Using intensive longitudinal data to investigate predictors of cannabis and opioid use among patients with chronic pain
Abstract
Background: Prolonged prescription opioid use and access to unregulated potent synthetic opioids drives the Opioid Epidemic in the United States. Chronic pain, which affects over 50 million U.S. citizens, significantly contributes to this crisis, as about 10% of patients with chronic pain eventually develop opioid use disorder. Interventions that reduce prescription opioid use may lead to fewer adverse health outcomes, OUD, and fatal overdoses. Over 24 million U.S. citizens currently use cannabis as an alternative or complementary pain management strategy. Yet, research on the effectiveness of cannabis for chronic pain management is limited by retrospective recall bias, cross-sectional designs, and a lack of information on daily use patterns.
Method: To address these limitations, we conducted an intensive longitudinal ecological momentary assessments (EMA) study with patients with chronic pain (n = 129) who used opioids and cannabis. Participants provided an average of 78 (SD = 30) smartphone-based EMAs from four randomly prompted surveys per day across 30 days (10,062 observations). Surveys assessed participants' use of opioids, cannabis, and other substances, pain severity, pain catastrophizing, affective and emotional states, and cravings for opioids and cannabis. We used a novel, algorithmic analysis strategy called Group Iterative Multiple Model Estimation to determine the presence and direction of emotional, affective, and cognitive pain reactivity mediators influencing opioid and cannabis use.
Results: The results revealed a main pattern beginning with stress triggering pain, initiating opioid cravings that progressed to opioid use, followed by cannabis use. Moreover, pain resulted in pain catastrophizing, marked by rumination, helplessness, and magnification, which led to a sequence from opioid craving to use and subsequently to cannabis use. Finally, a parallel process emerged, whereby opioid cravings led to cannabis cravings and opioid use led to cannabis use – suggesting that cannabis use occurred secondary to opioid use among these patients.

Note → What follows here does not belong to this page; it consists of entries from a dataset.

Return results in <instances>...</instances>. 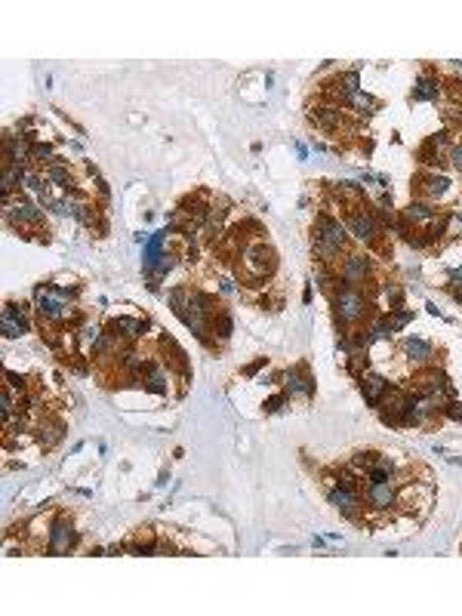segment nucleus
<instances>
[{
    "mask_svg": "<svg viewBox=\"0 0 462 616\" xmlns=\"http://www.w3.org/2000/svg\"><path fill=\"white\" fill-rule=\"evenodd\" d=\"M77 339H81V346L83 348H96V342L102 339V330H99L96 324H87V327H81V330H77Z\"/></svg>",
    "mask_w": 462,
    "mask_h": 616,
    "instance_id": "cd10ccee",
    "label": "nucleus"
},
{
    "mask_svg": "<svg viewBox=\"0 0 462 616\" xmlns=\"http://www.w3.org/2000/svg\"><path fill=\"white\" fill-rule=\"evenodd\" d=\"M262 367H265V357H259V361H253V364H250V367H247V370H244V373H247V376H253V373H259V370H262Z\"/></svg>",
    "mask_w": 462,
    "mask_h": 616,
    "instance_id": "f704fd0d",
    "label": "nucleus"
},
{
    "mask_svg": "<svg viewBox=\"0 0 462 616\" xmlns=\"http://www.w3.org/2000/svg\"><path fill=\"white\" fill-rule=\"evenodd\" d=\"M154 268H158V275H167V271H173V268H176V256L163 253L160 259H158V265H154Z\"/></svg>",
    "mask_w": 462,
    "mask_h": 616,
    "instance_id": "7c9ffc66",
    "label": "nucleus"
},
{
    "mask_svg": "<svg viewBox=\"0 0 462 616\" xmlns=\"http://www.w3.org/2000/svg\"><path fill=\"white\" fill-rule=\"evenodd\" d=\"M444 416L453 419V422H462V404H459V400H447V404H444Z\"/></svg>",
    "mask_w": 462,
    "mask_h": 616,
    "instance_id": "c756f323",
    "label": "nucleus"
},
{
    "mask_svg": "<svg viewBox=\"0 0 462 616\" xmlns=\"http://www.w3.org/2000/svg\"><path fill=\"white\" fill-rule=\"evenodd\" d=\"M419 182V191H422V200H440V197H447V191H450V182H447L444 176L438 173V170H431V173H422L416 179Z\"/></svg>",
    "mask_w": 462,
    "mask_h": 616,
    "instance_id": "a211bd4d",
    "label": "nucleus"
},
{
    "mask_svg": "<svg viewBox=\"0 0 462 616\" xmlns=\"http://www.w3.org/2000/svg\"><path fill=\"white\" fill-rule=\"evenodd\" d=\"M339 83H343V92H345V102L354 96V92H361V74L358 71H345L343 77H339Z\"/></svg>",
    "mask_w": 462,
    "mask_h": 616,
    "instance_id": "bb28decb",
    "label": "nucleus"
},
{
    "mask_svg": "<svg viewBox=\"0 0 462 616\" xmlns=\"http://www.w3.org/2000/svg\"><path fill=\"white\" fill-rule=\"evenodd\" d=\"M219 290H222V293H234V284L229 281V277H222V281H219Z\"/></svg>",
    "mask_w": 462,
    "mask_h": 616,
    "instance_id": "e433bc0d",
    "label": "nucleus"
},
{
    "mask_svg": "<svg viewBox=\"0 0 462 616\" xmlns=\"http://www.w3.org/2000/svg\"><path fill=\"white\" fill-rule=\"evenodd\" d=\"M274 265H277L274 250L268 247V243L256 241V243H247L244 247V277L247 281H253V284L265 281V277L274 271Z\"/></svg>",
    "mask_w": 462,
    "mask_h": 616,
    "instance_id": "7ed1b4c3",
    "label": "nucleus"
},
{
    "mask_svg": "<svg viewBox=\"0 0 462 616\" xmlns=\"http://www.w3.org/2000/svg\"><path fill=\"white\" fill-rule=\"evenodd\" d=\"M327 499H330V505L348 521H361V514H364V499H361V493L352 490V487L336 484L330 493H327Z\"/></svg>",
    "mask_w": 462,
    "mask_h": 616,
    "instance_id": "0eeeda50",
    "label": "nucleus"
},
{
    "mask_svg": "<svg viewBox=\"0 0 462 616\" xmlns=\"http://www.w3.org/2000/svg\"><path fill=\"white\" fill-rule=\"evenodd\" d=\"M388 389H392V385H388V379H382L379 373H370V370H367V373L361 376V395H364V400H367L370 407H379Z\"/></svg>",
    "mask_w": 462,
    "mask_h": 616,
    "instance_id": "f3484780",
    "label": "nucleus"
},
{
    "mask_svg": "<svg viewBox=\"0 0 462 616\" xmlns=\"http://www.w3.org/2000/svg\"><path fill=\"white\" fill-rule=\"evenodd\" d=\"M447 161H450L453 170H459V173H462V145H453L450 154H447Z\"/></svg>",
    "mask_w": 462,
    "mask_h": 616,
    "instance_id": "2f4dec72",
    "label": "nucleus"
},
{
    "mask_svg": "<svg viewBox=\"0 0 462 616\" xmlns=\"http://www.w3.org/2000/svg\"><path fill=\"white\" fill-rule=\"evenodd\" d=\"M404 352H407V357L413 364H431V357H435V348L425 339H407L404 342Z\"/></svg>",
    "mask_w": 462,
    "mask_h": 616,
    "instance_id": "412c9836",
    "label": "nucleus"
},
{
    "mask_svg": "<svg viewBox=\"0 0 462 616\" xmlns=\"http://www.w3.org/2000/svg\"><path fill=\"white\" fill-rule=\"evenodd\" d=\"M74 546H77V530L71 524V518L59 514L47 530V551L49 555H65V551H71Z\"/></svg>",
    "mask_w": 462,
    "mask_h": 616,
    "instance_id": "423d86ee",
    "label": "nucleus"
},
{
    "mask_svg": "<svg viewBox=\"0 0 462 616\" xmlns=\"http://www.w3.org/2000/svg\"><path fill=\"white\" fill-rule=\"evenodd\" d=\"M416 391L419 395H425V398H431L435 400V404H440L444 407L447 400H453V395H456V391H453V385H450V379H447L444 373H440V370H425V373H419L416 376Z\"/></svg>",
    "mask_w": 462,
    "mask_h": 616,
    "instance_id": "39448f33",
    "label": "nucleus"
},
{
    "mask_svg": "<svg viewBox=\"0 0 462 616\" xmlns=\"http://www.w3.org/2000/svg\"><path fill=\"white\" fill-rule=\"evenodd\" d=\"M283 395L315 398V376H311L305 367H290L287 373H283Z\"/></svg>",
    "mask_w": 462,
    "mask_h": 616,
    "instance_id": "ddd939ff",
    "label": "nucleus"
},
{
    "mask_svg": "<svg viewBox=\"0 0 462 616\" xmlns=\"http://www.w3.org/2000/svg\"><path fill=\"white\" fill-rule=\"evenodd\" d=\"M348 241V228L343 225L339 219L327 216V213H321V216L315 219V234H311V250H315V256L321 259L324 265L336 262V256L343 253Z\"/></svg>",
    "mask_w": 462,
    "mask_h": 616,
    "instance_id": "f257e3e1",
    "label": "nucleus"
},
{
    "mask_svg": "<svg viewBox=\"0 0 462 616\" xmlns=\"http://www.w3.org/2000/svg\"><path fill=\"white\" fill-rule=\"evenodd\" d=\"M438 219V210L431 200H410L407 210H404V225H431Z\"/></svg>",
    "mask_w": 462,
    "mask_h": 616,
    "instance_id": "dca6fc26",
    "label": "nucleus"
},
{
    "mask_svg": "<svg viewBox=\"0 0 462 616\" xmlns=\"http://www.w3.org/2000/svg\"><path fill=\"white\" fill-rule=\"evenodd\" d=\"M382 290H386V299H388V302H397V299H401V286L386 284V286H382Z\"/></svg>",
    "mask_w": 462,
    "mask_h": 616,
    "instance_id": "72a5a7b5",
    "label": "nucleus"
},
{
    "mask_svg": "<svg viewBox=\"0 0 462 616\" xmlns=\"http://www.w3.org/2000/svg\"><path fill=\"white\" fill-rule=\"evenodd\" d=\"M34 308H38V314L47 321V324L62 327L65 321H74V311H71V308L62 302V299L56 296L49 286H47V290L40 286V290H38V296H34Z\"/></svg>",
    "mask_w": 462,
    "mask_h": 616,
    "instance_id": "20e7f679",
    "label": "nucleus"
},
{
    "mask_svg": "<svg viewBox=\"0 0 462 616\" xmlns=\"http://www.w3.org/2000/svg\"><path fill=\"white\" fill-rule=\"evenodd\" d=\"M370 275V259L361 253H352L343 259V268H339V277H343V286H361Z\"/></svg>",
    "mask_w": 462,
    "mask_h": 616,
    "instance_id": "2eb2a0df",
    "label": "nucleus"
},
{
    "mask_svg": "<svg viewBox=\"0 0 462 616\" xmlns=\"http://www.w3.org/2000/svg\"><path fill=\"white\" fill-rule=\"evenodd\" d=\"M108 330H115L117 336H126V339H142L145 330H148V324L145 321H136V318H115Z\"/></svg>",
    "mask_w": 462,
    "mask_h": 616,
    "instance_id": "aec40b11",
    "label": "nucleus"
},
{
    "mask_svg": "<svg viewBox=\"0 0 462 616\" xmlns=\"http://www.w3.org/2000/svg\"><path fill=\"white\" fill-rule=\"evenodd\" d=\"M3 379H6V389H13L19 398H22L25 391H28V379H25L22 373H13V370H6Z\"/></svg>",
    "mask_w": 462,
    "mask_h": 616,
    "instance_id": "c85d7f7f",
    "label": "nucleus"
},
{
    "mask_svg": "<svg viewBox=\"0 0 462 616\" xmlns=\"http://www.w3.org/2000/svg\"><path fill=\"white\" fill-rule=\"evenodd\" d=\"M440 99V81L435 74H422L413 87V102H438Z\"/></svg>",
    "mask_w": 462,
    "mask_h": 616,
    "instance_id": "6ab92c4d",
    "label": "nucleus"
},
{
    "mask_svg": "<svg viewBox=\"0 0 462 616\" xmlns=\"http://www.w3.org/2000/svg\"><path fill=\"white\" fill-rule=\"evenodd\" d=\"M450 462H456V465H462V456H450Z\"/></svg>",
    "mask_w": 462,
    "mask_h": 616,
    "instance_id": "4c0bfd02",
    "label": "nucleus"
},
{
    "mask_svg": "<svg viewBox=\"0 0 462 616\" xmlns=\"http://www.w3.org/2000/svg\"><path fill=\"white\" fill-rule=\"evenodd\" d=\"M410 321H413V308H401V305L388 308V327H392V333H401Z\"/></svg>",
    "mask_w": 462,
    "mask_h": 616,
    "instance_id": "a878e982",
    "label": "nucleus"
},
{
    "mask_svg": "<svg viewBox=\"0 0 462 616\" xmlns=\"http://www.w3.org/2000/svg\"><path fill=\"white\" fill-rule=\"evenodd\" d=\"M345 228H348V232H352L361 243H376V241H379V225H376V216H373V213H367V210H361V206L348 210Z\"/></svg>",
    "mask_w": 462,
    "mask_h": 616,
    "instance_id": "1a4fd4ad",
    "label": "nucleus"
},
{
    "mask_svg": "<svg viewBox=\"0 0 462 616\" xmlns=\"http://www.w3.org/2000/svg\"><path fill=\"white\" fill-rule=\"evenodd\" d=\"M450 284H453V286H462V265L450 271Z\"/></svg>",
    "mask_w": 462,
    "mask_h": 616,
    "instance_id": "c9c22d12",
    "label": "nucleus"
},
{
    "mask_svg": "<svg viewBox=\"0 0 462 616\" xmlns=\"http://www.w3.org/2000/svg\"><path fill=\"white\" fill-rule=\"evenodd\" d=\"M308 120L315 127H321V130H327V133H336L339 127H343V120H345V108L339 102H317L315 108L308 111Z\"/></svg>",
    "mask_w": 462,
    "mask_h": 616,
    "instance_id": "f8f14e48",
    "label": "nucleus"
},
{
    "mask_svg": "<svg viewBox=\"0 0 462 616\" xmlns=\"http://www.w3.org/2000/svg\"><path fill=\"white\" fill-rule=\"evenodd\" d=\"M0 327H3V336L6 339H19V336L28 333V305L22 302H6L3 305V314H0Z\"/></svg>",
    "mask_w": 462,
    "mask_h": 616,
    "instance_id": "9b49d317",
    "label": "nucleus"
},
{
    "mask_svg": "<svg viewBox=\"0 0 462 616\" xmlns=\"http://www.w3.org/2000/svg\"><path fill=\"white\" fill-rule=\"evenodd\" d=\"M283 400H287V395H274V398H268L262 407H265V413H277L283 407Z\"/></svg>",
    "mask_w": 462,
    "mask_h": 616,
    "instance_id": "473e14b6",
    "label": "nucleus"
},
{
    "mask_svg": "<svg viewBox=\"0 0 462 616\" xmlns=\"http://www.w3.org/2000/svg\"><path fill=\"white\" fill-rule=\"evenodd\" d=\"M47 182L49 185H62L65 191H74V179H71V170L65 163H56V167H47Z\"/></svg>",
    "mask_w": 462,
    "mask_h": 616,
    "instance_id": "5701e85b",
    "label": "nucleus"
},
{
    "mask_svg": "<svg viewBox=\"0 0 462 616\" xmlns=\"http://www.w3.org/2000/svg\"><path fill=\"white\" fill-rule=\"evenodd\" d=\"M333 302V318H336V327H354L367 318L370 302L367 296L358 290V286H339V290L330 293Z\"/></svg>",
    "mask_w": 462,
    "mask_h": 616,
    "instance_id": "f03ea898",
    "label": "nucleus"
},
{
    "mask_svg": "<svg viewBox=\"0 0 462 616\" xmlns=\"http://www.w3.org/2000/svg\"><path fill=\"white\" fill-rule=\"evenodd\" d=\"M450 148L453 145H450V139H447V133H435L422 142V148H419V161H422L425 167H440L444 157L450 154Z\"/></svg>",
    "mask_w": 462,
    "mask_h": 616,
    "instance_id": "4468645a",
    "label": "nucleus"
},
{
    "mask_svg": "<svg viewBox=\"0 0 462 616\" xmlns=\"http://www.w3.org/2000/svg\"><path fill=\"white\" fill-rule=\"evenodd\" d=\"M345 105H352L354 108V114H361V117H370L376 108H379V99L376 96H370V92H354L352 99H348Z\"/></svg>",
    "mask_w": 462,
    "mask_h": 616,
    "instance_id": "4be33fe9",
    "label": "nucleus"
},
{
    "mask_svg": "<svg viewBox=\"0 0 462 616\" xmlns=\"http://www.w3.org/2000/svg\"><path fill=\"white\" fill-rule=\"evenodd\" d=\"M62 432H65V425H62V422H40V428H38V444H40V447H53V444L62 438Z\"/></svg>",
    "mask_w": 462,
    "mask_h": 616,
    "instance_id": "b1692460",
    "label": "nucleus"
},
{
    "mask_svg": "<svg viewBox=\"0 0 462 616\" xmlns=\"http://www.w3.org/2000/svg\"><path fill=\"white\" fill-rule=\"evenodd\" d=\"M210 330L225 342V339H229V336L234 333V321H231V314H229V311H216V314L210 318Z\"/></svg>",
    "mask_w": 462,
    "mask_h": 616,
    "instance_id": "393cba45",
    "label": "nucleus"
},
{
    "mask_svg": "<svg viewBox=\"0 0 462 616\" xmlns=\"http://www.w3.org/2000/svg\"><path fill=\"white\" fill-rule=\"evenodd\" d=\"M364 503L373 512H392L397 505V481H382V484H364Z\"/></svg>",
    "mask_w": 462,
    "mask_h": 616,
    "instance_id": "9d476101",
    "label": "nucleus"
},
{
    "mask_svg": "<svg viewBox=\"0 0 462 616\" xmlns=\"http://www.w3.org/2000/svg\"><path fill=\"white\" fill-rule=\"evenodd\" d=\"M3 206H6L3 216H6V222H10V225H16V228H38V225H40V210L31 204V200H25L22 195L13 197V200H6Z\"/></svg>",
    "mask_w": 462,
    "mask_h": 616,
    "instance_id": "6e6552de",
    "label": "nucleus"
}]
</instances>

Conclusions: Our findings provide information on moment-to-moment predictors of opioid and cannabis use among patients with chronic pain. These critical sequences reveal a nuanced relationship between chronic pain, opioid cravings and use, as well as cannabis use. Findings can inform interventions that target pain catastrophizing to potentially prevent the necessity for opioid use by curbing opioid cravings. Future research is needed to investigate why cannabis cravings and use follow opioid cravings and use and how to leverage this pattern to reduce harms from opioid use. Ultimately, these novel behavioral patterns may be useful to inform future harm reduction recommendations and treatment plans to improve the quality of life for millions of patients with chronic pain.